Starting in June 2004, the Fed incrementally raised rates by a quarter-point 17 times, until it settled at 5.25 percent in June 2006. Since then, there haven’t been any moves up or down.

Until recently, I was among the minority that thought the Fed might hold off a little while longer before cutting rates. I found myself nodding in agreement with those arguing that both lenders and creditors who speculated with easy money in the housing market needed and in some cases deserved to suffer as the market settled back into equilibrium.

Speaking personally, I’m fine with seeing housing values — including my own — ease back a bit to reality as the market clears excess inventory. After all, it’s been a great run, even though the local market never got wildly out of line. I’m also not looking to sell any time soon, and a calmer market should keep my property tax bill from soaring during the next reassessment cycle.
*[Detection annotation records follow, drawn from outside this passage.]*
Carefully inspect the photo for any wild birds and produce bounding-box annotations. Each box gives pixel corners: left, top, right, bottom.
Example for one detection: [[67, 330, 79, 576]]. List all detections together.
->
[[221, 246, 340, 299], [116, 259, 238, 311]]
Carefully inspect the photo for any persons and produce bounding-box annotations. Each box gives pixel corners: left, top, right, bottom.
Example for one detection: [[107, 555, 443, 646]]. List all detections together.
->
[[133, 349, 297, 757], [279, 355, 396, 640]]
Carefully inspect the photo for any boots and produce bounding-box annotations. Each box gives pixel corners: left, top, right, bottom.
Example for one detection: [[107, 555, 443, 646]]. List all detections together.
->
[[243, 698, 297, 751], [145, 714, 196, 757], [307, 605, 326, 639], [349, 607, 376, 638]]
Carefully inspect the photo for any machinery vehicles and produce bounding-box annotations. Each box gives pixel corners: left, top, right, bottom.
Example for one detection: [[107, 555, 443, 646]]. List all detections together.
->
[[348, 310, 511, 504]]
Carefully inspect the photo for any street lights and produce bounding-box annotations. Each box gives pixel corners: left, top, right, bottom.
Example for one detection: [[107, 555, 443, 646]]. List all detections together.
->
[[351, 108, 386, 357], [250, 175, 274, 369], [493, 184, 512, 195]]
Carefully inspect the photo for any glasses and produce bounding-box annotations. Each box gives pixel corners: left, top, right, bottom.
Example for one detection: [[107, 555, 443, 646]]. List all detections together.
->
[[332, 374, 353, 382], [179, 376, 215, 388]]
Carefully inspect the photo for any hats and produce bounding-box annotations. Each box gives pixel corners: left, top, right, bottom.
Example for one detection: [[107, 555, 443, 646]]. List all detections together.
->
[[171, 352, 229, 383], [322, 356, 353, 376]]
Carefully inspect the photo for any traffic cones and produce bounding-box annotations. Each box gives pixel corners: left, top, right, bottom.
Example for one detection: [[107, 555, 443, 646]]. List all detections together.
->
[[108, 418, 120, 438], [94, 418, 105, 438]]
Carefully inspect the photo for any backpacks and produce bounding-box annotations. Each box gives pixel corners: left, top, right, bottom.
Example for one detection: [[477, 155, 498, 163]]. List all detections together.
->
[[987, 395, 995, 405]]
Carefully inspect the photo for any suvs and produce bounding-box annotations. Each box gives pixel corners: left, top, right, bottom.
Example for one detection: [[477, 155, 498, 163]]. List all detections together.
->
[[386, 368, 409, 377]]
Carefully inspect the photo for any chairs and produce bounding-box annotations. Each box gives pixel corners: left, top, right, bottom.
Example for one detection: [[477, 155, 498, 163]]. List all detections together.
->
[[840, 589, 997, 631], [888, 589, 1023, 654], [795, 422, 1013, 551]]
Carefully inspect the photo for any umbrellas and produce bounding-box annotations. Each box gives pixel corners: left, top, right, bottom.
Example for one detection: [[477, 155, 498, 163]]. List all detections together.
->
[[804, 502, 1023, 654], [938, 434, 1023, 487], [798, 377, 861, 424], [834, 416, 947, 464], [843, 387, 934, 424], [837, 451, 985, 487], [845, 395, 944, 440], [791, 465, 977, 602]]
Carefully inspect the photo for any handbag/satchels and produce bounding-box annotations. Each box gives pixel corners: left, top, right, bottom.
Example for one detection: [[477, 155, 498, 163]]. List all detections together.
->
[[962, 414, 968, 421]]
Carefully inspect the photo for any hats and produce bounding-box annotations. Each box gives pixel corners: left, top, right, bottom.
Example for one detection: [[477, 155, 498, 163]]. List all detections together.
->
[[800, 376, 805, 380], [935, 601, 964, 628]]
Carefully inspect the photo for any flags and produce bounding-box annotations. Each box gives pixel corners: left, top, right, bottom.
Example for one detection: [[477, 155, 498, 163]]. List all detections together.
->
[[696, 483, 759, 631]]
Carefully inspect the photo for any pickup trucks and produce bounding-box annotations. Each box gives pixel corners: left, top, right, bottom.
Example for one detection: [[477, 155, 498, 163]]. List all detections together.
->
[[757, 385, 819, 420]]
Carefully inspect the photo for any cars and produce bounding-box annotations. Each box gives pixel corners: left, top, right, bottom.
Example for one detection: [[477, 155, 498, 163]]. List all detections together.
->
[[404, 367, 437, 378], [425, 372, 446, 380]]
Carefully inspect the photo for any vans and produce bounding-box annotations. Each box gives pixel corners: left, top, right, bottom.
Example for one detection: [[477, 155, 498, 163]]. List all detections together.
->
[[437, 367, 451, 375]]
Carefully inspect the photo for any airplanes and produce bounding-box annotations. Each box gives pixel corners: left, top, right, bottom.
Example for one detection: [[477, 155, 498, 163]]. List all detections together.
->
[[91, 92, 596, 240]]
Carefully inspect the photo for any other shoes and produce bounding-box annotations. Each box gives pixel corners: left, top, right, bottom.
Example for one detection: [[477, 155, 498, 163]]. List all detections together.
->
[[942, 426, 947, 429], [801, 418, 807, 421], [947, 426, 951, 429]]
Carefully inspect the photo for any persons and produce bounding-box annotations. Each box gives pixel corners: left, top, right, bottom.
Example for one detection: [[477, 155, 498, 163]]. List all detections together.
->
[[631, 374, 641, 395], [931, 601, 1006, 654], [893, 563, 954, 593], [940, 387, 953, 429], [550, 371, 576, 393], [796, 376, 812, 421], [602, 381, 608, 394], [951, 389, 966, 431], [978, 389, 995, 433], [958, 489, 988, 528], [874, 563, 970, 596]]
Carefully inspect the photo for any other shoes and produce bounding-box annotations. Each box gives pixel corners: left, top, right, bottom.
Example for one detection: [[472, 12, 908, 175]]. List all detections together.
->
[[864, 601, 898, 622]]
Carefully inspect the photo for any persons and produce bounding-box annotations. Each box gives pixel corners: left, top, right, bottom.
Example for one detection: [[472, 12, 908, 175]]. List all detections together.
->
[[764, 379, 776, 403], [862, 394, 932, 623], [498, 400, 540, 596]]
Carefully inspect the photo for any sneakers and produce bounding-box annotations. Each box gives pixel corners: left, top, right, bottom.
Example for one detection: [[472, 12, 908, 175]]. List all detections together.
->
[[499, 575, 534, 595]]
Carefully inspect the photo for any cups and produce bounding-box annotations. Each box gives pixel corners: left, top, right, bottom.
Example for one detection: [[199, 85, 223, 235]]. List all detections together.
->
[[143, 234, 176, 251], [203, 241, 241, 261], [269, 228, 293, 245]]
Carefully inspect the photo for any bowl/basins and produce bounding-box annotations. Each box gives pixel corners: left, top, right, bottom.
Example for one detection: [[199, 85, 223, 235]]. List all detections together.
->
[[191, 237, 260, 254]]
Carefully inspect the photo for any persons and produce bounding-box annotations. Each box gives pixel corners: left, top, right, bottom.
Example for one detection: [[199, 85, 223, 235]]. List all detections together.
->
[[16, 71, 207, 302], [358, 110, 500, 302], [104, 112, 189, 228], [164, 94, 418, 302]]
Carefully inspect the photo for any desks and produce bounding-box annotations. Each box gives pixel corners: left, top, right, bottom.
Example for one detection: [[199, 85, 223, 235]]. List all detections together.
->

Now, however, I’m sold on a rate cut.

Here’s why: jobs.

The August jobs report revealed that total payroll employment nationwide shrank by 4,000 during the month, marking the first such decline in four years.

That was the clearest sign yet that those problems in the housing and credit markets are spreading to the broader economy. In recent weeks, Fed officials and others have repeatedly expressed the belief that the housing market problems would remained “contained” and not spread further. They argued that consumer spending would remain solid so long as the job market held up.

That hope is less certain now.

Moody’s Economy.com Inc. noted after the August numbers came out that payroll employment has shrunk only five months since 1985 outside of a period of recession.

And although no one is making an official recession call yet, fears of one in the not-too-distant future are rising. The most recent trade on Intrade. com, which lets investors bet on economic and political events, indicates a 55 percent chance of recession by the end of 2008.

Although we might still muddle through without a recession for quite some time, it’s becoming an increasingly narrow thing. So I’m expecting the Fed to cuts rates today by a quarter-point, with more to follow in successive meetings.

We won’t know for months whether the economic medicine will save the patient. But we’ll get some immediate feedback from Wall Street, which has been betting heavily in recent days on a substantial rate cut.

Frankly, at this point I suspect stocks will actually trade lower if the Fed stops at a quarter-point cut rather than the widely wished-for half-point cut. In recent weeks, particularly, the smart guys on Wall Street have sounded a little like the seed-cap folks I grew up with down on the farm.

There’s always something to complain about.